There are a number of impressive African fintech startups emerging from the continent, and 2019 could be a very important year for their growth and success.
From mobile money transfer apps to tech firms determined to help users save, these tech startups come from all over Africa.
IT News Africa takes a look at some of the fastest growing fintech startups to look out for in 2019.
Founded in 2016 by Matthew Elan Smith, Ndabenhle Junior Ngulube and Marnus van Heerden, Pineapple is a digital insurer, aims to decrease costs, cap profits and deter fraud in an effort to create more value from an insurance policy than the traditional model. This peer-to-peer insurance company, recently announced that it has been accepted into Google’s Launchpad accelerator and just a few months after that the Johannesburg start-up had been accepted into the US-based Hartford InsurTech Hub. Other highlights include securing R5.2-million in seed funding from Lireas Holdings, the strategic investment arm of Hannover-Re Group Africa, in return for a 25% stake in the business.
Founded in 2017 by Andile Maseko, Kamogelo Kekana and Tebogo Mokwena, Akiba Digital has found the launched an AI-powered financial literacy platform aimed at millennials. Akiba is building a data-driven personalised financial marketplace, initially offering two digital solutions.
Their first solution, available for download, is a gamified savings tool (mobile app) that allows users to save towards their lifestyle goals and get rewarded for it. This is coupled with a rainy-day-fund pre-configured for users where a portion of their contributions to their active goals is passively saved to serve as a cushion for their future. The second solution launching soon will be a web-based financial literacy platform that repurposes existing content created by financial service providers. For corporate clients, this will act as a financial habits research tool and for millennials, a financial education distribution platform.

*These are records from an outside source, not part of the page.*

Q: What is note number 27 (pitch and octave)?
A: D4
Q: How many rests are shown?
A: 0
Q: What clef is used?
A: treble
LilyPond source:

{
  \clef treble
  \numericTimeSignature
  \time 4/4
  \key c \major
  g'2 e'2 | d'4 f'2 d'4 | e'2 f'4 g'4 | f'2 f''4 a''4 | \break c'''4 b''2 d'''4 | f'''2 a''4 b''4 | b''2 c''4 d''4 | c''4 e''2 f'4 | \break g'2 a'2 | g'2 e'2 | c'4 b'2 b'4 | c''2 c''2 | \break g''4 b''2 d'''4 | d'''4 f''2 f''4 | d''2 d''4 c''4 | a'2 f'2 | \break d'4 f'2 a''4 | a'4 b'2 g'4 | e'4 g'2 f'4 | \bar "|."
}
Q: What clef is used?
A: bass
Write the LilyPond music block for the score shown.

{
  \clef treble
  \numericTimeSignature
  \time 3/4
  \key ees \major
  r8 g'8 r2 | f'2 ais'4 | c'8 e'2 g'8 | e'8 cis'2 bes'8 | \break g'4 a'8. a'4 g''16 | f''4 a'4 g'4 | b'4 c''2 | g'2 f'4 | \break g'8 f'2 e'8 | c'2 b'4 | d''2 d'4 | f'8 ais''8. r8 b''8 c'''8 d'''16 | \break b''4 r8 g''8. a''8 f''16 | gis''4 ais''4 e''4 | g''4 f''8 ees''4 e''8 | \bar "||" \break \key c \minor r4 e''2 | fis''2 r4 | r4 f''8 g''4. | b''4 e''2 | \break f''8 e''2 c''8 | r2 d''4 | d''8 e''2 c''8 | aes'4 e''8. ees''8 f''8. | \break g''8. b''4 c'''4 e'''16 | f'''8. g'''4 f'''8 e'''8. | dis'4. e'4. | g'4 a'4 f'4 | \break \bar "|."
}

Franc is taking the traditional stokvel savings and investments concept digital with its new smartphone app. Launched under Discovery Health, Franc is South Africa’s cheapest way to invest. This platform allows stokvel members to invest in money market and exchange-traded funds (ETFs) free. In 2018, the self-insurance platform was selected as the best startup in Johannesburg for its innovative sustainable solution by Seedstars. Franc’s two investment options – the Allan Gray Money Market Fund and Satrix 40 – were selected because of their credibility and low cost. Stokvel members simply choose how much they would like to invest, how often, and how they would like to split their investment.
Prospa is a mobile savings wallet with no monthly fees and no required minimum account balance.
Founded by Dhanyal Davidson and Carl Ngwenya, Prospa is a micro-savings solution for low-income earning South Africans. It allows savers to use their cash to purchase savings vouchers at traders. Vouchers come in R5, R10, R20 and R50. Vouchers are distributed into informal and formal stores across the country using third party distribution services. Vouchers entitle users to a set amount of savings which are deposited into their mobi savings account. Prospa makes its money from an upfront deposit fee.
Founded in 2016, by Thando Hlongwane, Tekane Ledimo and Sinqobile Mashalaba, Nisa Finance is a invoice financing platform that enables financiers to issue invoice-backed loans to small businesses quickly and affordable. In October 2018, Nisa Finance, was among the eight local fintech start-ups awarded a total of R16 million in funding by AlphaCode.
The NISA platform also provides a credit-scoring decision based on the data collected from the SMEs application, allowing SMEs to have their applications approved within less than 24 hours.
Invoice Worx is a working capital financing company aimed at providing access to a business network that helps businesses. Founded in 2015 by Mdu Thabethe and Siya Ntutela, this InvoiceWorx is an inventory financing platform that gives small retailers access to lines of credit from suppliers.
The founders launched this platform to provide credit to the financially excluded market using a unique credit risk assessment to help SME’s that face great challenges in accessing trade finance with an unmet demand of US $120 billion in Africa (one-third of the continent’s trade finance market) and US$700 billion in developing Asia. Invoiceworx sources credit lines with big suppliers then offer them to small retailers. The firm then makes money by negotiating trade discounts with its suppliers on the inventory sold to small retailers. Invoiceworx has now on board one big supplier and will be onboarding 10 more suppliers as it moves towards signing up 1000 small retailer in six months.